Example 4 Under the conditions of Example 1, but with additional Use of 0.1% phosphorous acid is at a post-condensation pressure of 2200-2600 atü N2 polycaprolactam with a K value of 95 and an extract content of 2.7% obtain. The extract consists of 57% caprolactam and 43% of the mixture of the ring oligomers of caprolactam.

Example 5 If you work as described in Example 4, but apply If the post-condensation pressure is 2000 atmospheres, the K value of the polycaprolactam is 92 and the extract content 7.6%.

Example 6 Under the conditions of Example 4, post-condensation printing from 1000 atm polycaprolactam with a K value of 88 with an extract content of 8.4-9.1 ffi was obtained.

Example 7 Polycaprolactam containing 0.1% water and having a K value of 71 with an extract content of 9% is in a high pressure autoclave under an initial pressure of 100 atü N2 until the temperature in the heating jacket of the autoclave reaches 295 ° C Has. Finally, 2700-3600 atmospheres of nitrogen are injected and kept under this for 4 hours Conditions and cools below 3000 atü down to 1000C.

The polycaprolactam treated in this way has a K value of 56 and contains 4.4% residual extract.

Example 8 In the presence of 0.1% phosphorous acid based on Caprolactam becomes polycaprolactam of K value under the conditions of Example 7 62 and an extract content of 3.9%.

Example 9 To 149 parts of caprolactam and 0.45 part of aminocaproic acid 100 atmospheres of N2 are injected into a high pressure autoclave at room temperature. Afterward it is heated until a temperature of 2850C is reached in the heating jacket of the autoclave is; this sets an internal pressure of 2020 atmospheres. N2 is re-injected, until a pressure of 3600 atm is established, and 4 hours under these conditions held.

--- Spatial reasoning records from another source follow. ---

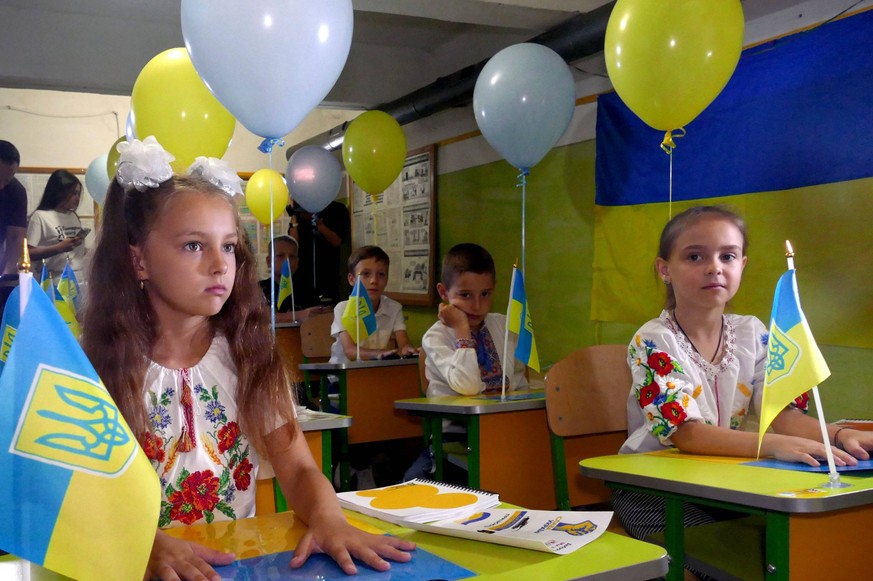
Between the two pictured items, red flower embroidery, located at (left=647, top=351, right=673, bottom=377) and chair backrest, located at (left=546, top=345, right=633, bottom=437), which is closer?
red flower embroidery, located at (left=647, top=351, right=673, bottom=377)

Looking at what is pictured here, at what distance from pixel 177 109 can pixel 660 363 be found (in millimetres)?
1814

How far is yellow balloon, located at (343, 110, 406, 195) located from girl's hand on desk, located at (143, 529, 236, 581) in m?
4.14

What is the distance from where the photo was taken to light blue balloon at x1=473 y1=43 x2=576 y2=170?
3383 mm

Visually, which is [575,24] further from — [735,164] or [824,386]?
[824,386]

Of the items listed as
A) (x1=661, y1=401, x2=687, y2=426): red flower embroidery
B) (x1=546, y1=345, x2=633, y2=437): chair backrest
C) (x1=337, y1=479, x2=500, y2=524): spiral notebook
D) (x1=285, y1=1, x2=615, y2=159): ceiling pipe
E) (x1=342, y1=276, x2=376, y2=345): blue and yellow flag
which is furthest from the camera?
(x1=342, y1=276, x2=376, y2=345): blue and yellow flag

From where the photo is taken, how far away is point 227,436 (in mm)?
1356

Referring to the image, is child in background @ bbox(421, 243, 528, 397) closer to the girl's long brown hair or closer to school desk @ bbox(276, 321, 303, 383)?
the girl's long brown hair

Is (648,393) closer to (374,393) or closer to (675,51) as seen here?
(675,51)

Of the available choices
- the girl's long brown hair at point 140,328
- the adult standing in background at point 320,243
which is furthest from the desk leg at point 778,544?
the adult standing in background at point 320,243

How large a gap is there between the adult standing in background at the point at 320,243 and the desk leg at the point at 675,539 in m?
6.38

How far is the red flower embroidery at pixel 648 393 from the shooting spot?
192 centimetres

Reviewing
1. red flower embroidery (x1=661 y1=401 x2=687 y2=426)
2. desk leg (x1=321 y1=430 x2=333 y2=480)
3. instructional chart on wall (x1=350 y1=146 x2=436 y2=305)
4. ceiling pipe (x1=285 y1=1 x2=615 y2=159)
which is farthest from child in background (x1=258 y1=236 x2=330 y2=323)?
red flower embroidery (x1=661 y1=401 x2=687 y2=426)

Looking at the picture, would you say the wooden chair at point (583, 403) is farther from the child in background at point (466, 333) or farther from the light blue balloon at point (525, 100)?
the light blue balloon at point (525, 100)

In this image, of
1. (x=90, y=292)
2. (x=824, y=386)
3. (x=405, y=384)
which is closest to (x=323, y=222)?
(x=405, y=384)
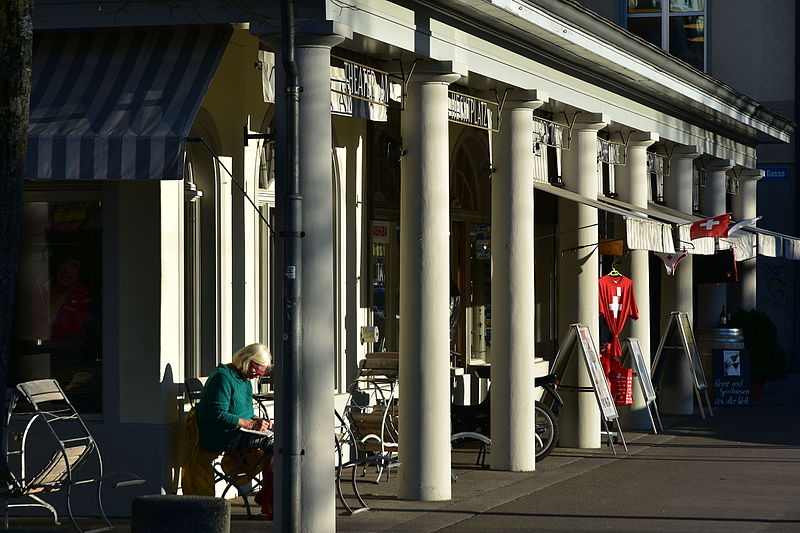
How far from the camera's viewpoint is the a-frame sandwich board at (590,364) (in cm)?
1484

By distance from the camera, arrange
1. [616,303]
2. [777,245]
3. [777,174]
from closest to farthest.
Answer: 1. [616,303]
2. [777,245]
3. [777,174]

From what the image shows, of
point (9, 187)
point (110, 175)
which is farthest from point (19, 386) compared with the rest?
point (9, 187)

It is cooled below 3000-3600 atü to 1000C.

It becomes polycaprolactam with a K value of 80 with an extract content of 5.3 ffi received. According to the gas chromatographic analysis, the remaining extract exists from approximately equal parts of caprolactam and the mixture of the ring oligomers of caprolactam.

Example 10 Under the conditions of Example 9, caprolactam with an addition of 3.3 parts of # -aminocaproic acid and 0.3 parts of 50 Xiger phosphorous Acid converted into a polycondensate with a K value of 80 with an extract content of 5.1%.

Claims (2)

Claims 1. A process for the polymerization of caprolactam Temperatures between 120 and 3200C in the presence of water, polymerization catalysts and / or regulators, characterized in that the polymerization under pressure performs over 2000 atmospheres. 2. The method according to claim 1, characterized in that when printing prepolymerized to 80 atmospheres and then polymerization at pressures above 20000C is completed.